__Your task__.
Would you return all of this data exactly, leaving nothing out?

== Provided entries

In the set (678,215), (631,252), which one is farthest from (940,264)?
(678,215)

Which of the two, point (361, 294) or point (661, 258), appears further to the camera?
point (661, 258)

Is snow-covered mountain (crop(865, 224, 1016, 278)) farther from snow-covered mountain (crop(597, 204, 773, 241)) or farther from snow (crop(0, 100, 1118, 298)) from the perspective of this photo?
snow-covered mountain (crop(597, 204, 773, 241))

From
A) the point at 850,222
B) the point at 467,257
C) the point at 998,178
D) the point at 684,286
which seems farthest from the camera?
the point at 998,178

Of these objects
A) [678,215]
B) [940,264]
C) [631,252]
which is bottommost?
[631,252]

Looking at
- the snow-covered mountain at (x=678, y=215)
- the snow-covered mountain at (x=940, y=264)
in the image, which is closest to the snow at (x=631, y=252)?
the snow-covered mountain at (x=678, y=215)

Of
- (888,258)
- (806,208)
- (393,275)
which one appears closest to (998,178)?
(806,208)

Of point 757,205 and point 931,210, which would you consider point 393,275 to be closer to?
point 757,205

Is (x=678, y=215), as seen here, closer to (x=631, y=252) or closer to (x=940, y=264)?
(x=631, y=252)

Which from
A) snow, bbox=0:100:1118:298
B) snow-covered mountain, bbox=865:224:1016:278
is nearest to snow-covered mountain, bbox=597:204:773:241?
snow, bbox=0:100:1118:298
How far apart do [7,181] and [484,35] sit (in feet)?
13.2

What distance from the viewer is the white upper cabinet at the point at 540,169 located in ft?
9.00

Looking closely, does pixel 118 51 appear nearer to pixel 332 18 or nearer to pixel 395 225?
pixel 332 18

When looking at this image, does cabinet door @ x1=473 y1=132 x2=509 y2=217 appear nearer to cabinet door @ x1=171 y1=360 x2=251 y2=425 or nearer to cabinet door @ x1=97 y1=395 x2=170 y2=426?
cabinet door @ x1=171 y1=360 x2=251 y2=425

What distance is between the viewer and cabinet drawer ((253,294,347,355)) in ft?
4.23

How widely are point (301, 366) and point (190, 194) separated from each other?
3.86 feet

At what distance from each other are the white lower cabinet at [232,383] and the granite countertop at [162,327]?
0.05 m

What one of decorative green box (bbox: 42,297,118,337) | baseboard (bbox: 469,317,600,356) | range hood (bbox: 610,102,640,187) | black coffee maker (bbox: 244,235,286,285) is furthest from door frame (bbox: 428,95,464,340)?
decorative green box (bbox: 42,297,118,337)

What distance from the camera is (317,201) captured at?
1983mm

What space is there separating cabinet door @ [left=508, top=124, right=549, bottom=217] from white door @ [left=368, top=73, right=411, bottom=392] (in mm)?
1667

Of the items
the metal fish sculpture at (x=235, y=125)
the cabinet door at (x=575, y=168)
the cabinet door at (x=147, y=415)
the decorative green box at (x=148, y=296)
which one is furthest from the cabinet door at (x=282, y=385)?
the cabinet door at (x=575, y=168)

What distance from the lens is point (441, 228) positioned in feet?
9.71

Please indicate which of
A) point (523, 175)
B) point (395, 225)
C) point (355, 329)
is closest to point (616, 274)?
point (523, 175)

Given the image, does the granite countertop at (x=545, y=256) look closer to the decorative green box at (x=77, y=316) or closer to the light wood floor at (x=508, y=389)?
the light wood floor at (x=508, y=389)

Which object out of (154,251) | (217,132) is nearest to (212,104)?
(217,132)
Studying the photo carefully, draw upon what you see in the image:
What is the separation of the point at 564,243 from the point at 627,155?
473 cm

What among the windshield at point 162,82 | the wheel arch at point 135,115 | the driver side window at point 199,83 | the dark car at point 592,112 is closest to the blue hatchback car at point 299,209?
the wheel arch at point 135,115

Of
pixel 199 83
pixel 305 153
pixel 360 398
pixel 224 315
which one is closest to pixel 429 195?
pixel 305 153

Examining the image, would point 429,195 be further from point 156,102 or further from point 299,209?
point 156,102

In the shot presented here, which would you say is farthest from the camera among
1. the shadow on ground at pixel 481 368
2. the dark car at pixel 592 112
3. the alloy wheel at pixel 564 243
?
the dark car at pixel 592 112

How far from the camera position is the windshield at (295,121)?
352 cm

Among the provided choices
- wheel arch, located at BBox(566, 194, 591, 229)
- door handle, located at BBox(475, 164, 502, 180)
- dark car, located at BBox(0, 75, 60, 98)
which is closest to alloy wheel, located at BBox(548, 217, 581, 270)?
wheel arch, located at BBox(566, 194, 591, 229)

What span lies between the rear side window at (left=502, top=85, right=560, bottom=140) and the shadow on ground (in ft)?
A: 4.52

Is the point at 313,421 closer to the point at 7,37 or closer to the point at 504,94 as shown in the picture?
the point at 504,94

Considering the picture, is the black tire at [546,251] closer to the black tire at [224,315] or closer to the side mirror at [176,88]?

====

__Response to this task__.
In the set (678,215), (631,252), which one is farthest from (940,264)?
(678,215)

Which of the two, point (361, 294) or point (661, 258), appears further to the camera?
point (661, 258)

Is snow-covered mountain (crop(865, 224, 1016, 278)) farther from snow-covered mountain (crop(597, 204, 773, 241)) or farther from snow (crop(0, 100, 1118, 298)) from the perspective of this photo?
snow-covered mountain (crop(597, 204, 773, 241))

From
A) the point at 850,222
B) the point at 467,257
C) the point at 998,178
D) the point at 684,286
which seems farthest from the camera?
the point at 998,178

Of these objects
A) [678,215]
B) [940,264]
C) [631,252]
which is bottommost?
[631,252]

Looking at
- the snow-covered mountain at (x=678, y=215)
- the snow-covered mountain at (x=940, y=264)
in the image, which is closest to the snow at (x=631, y=252)?
the snow-covered mountain at (x=678, y=215)

Of
- (888,258)
- (806,208)
- (393,275)
which one appears closest to (998,178)?
(806,208)

Of point 757,205 and point 931,210, which would you consider point 393,275 to be closer to?
point 757,205

Is (x=678, y=215), as seen here, closer to (x=631, y=252) or closer to (x=940, y=264)?
(x=631, y=252)

Which from
A) snow, bbox=0:100:1118:298
B) snow-covered mountain, bbox=865:224:1016:278
is nearest to snow-covered mountain, bbox=597:204:773:241?
snow, bbox=0:100:1118:298
How far apart do [7,181] and [484,35] sit (in feet)?
13.2

What distance from the viewer is the white upper cabinet at the point at 540,169 located in ft?
9.00

Looking closely, does pixel 118 51 appear nearer to pixel 332 18 or nearer to pixel 395 225?
pixel 332 18

When looking at this image, does cabinet door @ x1=473 y1=132 x2=509 y2=217 appear nearer to cabinet door @ x1=171 y1=360 x2=251 y2=425 or nearer to cabinet door @ x1=97 y1=395 x2=170 y2=426?
cabinet door @ x1=171 y1=360 x2=251 y2=425

What distance is between the viewer and cabinet drawer ((253,294,347,355)) in ft?
4.23

How widely are point (301, 366) and point (190, 194) separated from each other?
3.86 feet

At what distance from each other are the white lower cabinet at [232,383] and the granite countertop at [162,327]?
0.05 m

What one of decorative green box (bbox: 42,297,118,337) | baseboard (bbox: 469,317,600,356) | range hood (bbox: 610,102,640,187) | black coffee maker (bbox: 244,235,286,285) is furthest from door frame (bbox: 428,95,464,340)?
decorative green box (bbox: 42,297,118,337)

What distance from the camera is (317,201) captured at?
1983mm

What space is there separating cabinet door @ [left=508, top=124, right=549, bottom=217] from white door @ [left=368, top=73, right=411, bottom=392] (in mm)?
1667

Of the items
the metal fish sculpture at (x=235, y=125)
the cabinet door at (x=575, y=168)
the cabinet door at (x=147, y=415)
the decorative green box at (x=148, y=296)
which one is furthest from the cabinet door at (x=282, y=385)?
the cabinet door at (x=575, y=168)

What distance from the lens is point (441, 228) positioned in feet?
9.71

Please indicate which of
A) point (523, 175)
B) point (395, 225)
C) point (355, 329)
is closest to point (616, 274)?
point (523, 175)

Given the image, does the granite countertop at (x=545, y=256) look closer to the decorative green box at (x=77, y=316) or closer to the light wood floor at (x=508, y=389)?
the light wood floor at (x=508, y=389)

Which object out of (154,251) | (217,132) is nearest to (212,104)?
(217,132)
Studying the photo carefully, draw upon what you see in the image:
What is the separation of the point at 564,243 from the point at 627,155?
473 cm

What among the windshield at point 162,82 | the wheel arch at point 135,115 | the driver side window at point 199,83 | the dark car at point 592,112 is closest to the blue hatchback car at point 299,209?
the wheel arch at point 135,115

Of
pixel 199 83
pixel 305 153
pixel 360 398
pixel 224 315
which one is closest to pixel 429 195?
pixel 305 153

Examining the image, would point 429,195 be further from point 156,102 or further from point 299,209?
point 156,102

In the shot presented here, which would you say is farthest from the camera among
1. the shadow on ground at pixel 481 368
2. the dark car at pixel 592 112
3. the alloy wheel at pixel 564 243
?
the dark car at pixel 592 112

How far from the camera position is the windshield at (295,121)?
352 cm

Among the provided choices
- wheel arch, located at BBox(566, 194, 591, 229)
- door handle, located at BBox(475, 164, 502, 180)
- dark car, located at BBox(0, 75, 60, 98)
which is closest to alloy wheel, located at BBox(548, 217, 581, 270)?
wheel arch, located at BBox(566, 194, 591, 229)

What span lies between the rear side window at (left=502, top=85, right=560, bottom=140) and the shadow on ground (in ft)?
A: 4.52

Is the point at 313,421 closer to the point at 7,37 or closer to the point at 504,94 as shown in the picture?
the point at 504,94

Considering the picture, is the black tire at [546,251] closer to the black tire at [224,315] or closer to the side mirror at [176,88]?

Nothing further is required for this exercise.